• DATA PROVIDED:
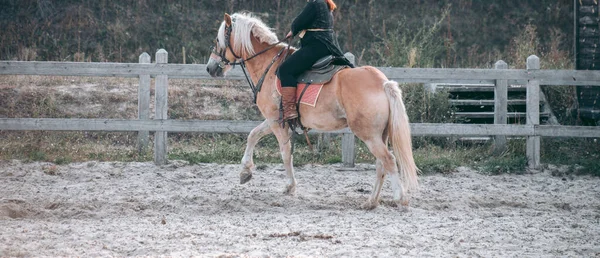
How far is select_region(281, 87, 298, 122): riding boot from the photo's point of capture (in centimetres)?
798

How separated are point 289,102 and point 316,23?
0.95m

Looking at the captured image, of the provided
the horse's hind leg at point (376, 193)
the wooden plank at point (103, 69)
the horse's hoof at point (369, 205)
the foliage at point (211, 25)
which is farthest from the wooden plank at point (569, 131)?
the foliage at point (211, 25)

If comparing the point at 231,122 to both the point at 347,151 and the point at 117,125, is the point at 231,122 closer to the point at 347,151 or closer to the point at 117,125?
the point at 117,125

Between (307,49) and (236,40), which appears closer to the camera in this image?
(307,49)

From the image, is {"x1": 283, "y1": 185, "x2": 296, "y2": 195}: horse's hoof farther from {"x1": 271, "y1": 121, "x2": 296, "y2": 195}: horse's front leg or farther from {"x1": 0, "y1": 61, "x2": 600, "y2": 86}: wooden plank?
{"x1": 0, "y1": 61, "x2": 600, "y2": 86}: wooden plank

• REQUIREMENT:
Starting with the line containing "Between (307,49) and" and going on through the last of the lines, write those lines out again with "camera" swapped for "viewer" and everything else left unchanged.

• SOLUTION:
Between (307,49) and (236,40), which appears closer to the viewer in this image?
(307,49)

From the image, is {"x1": 283, "y1": 185, "x2": 296, "y2": 195}: horse's hoof farther from {"x1": 271, "y1": 121, "x2": 296, "y2": 195}: horse's front leg or farther from {"x1": 0, "y1": 61, "x2": 600, "y2": 86}: wooden plank?
{"x1": 0, "y1": 61, "x2": 600, "y2": 86}: wooden plank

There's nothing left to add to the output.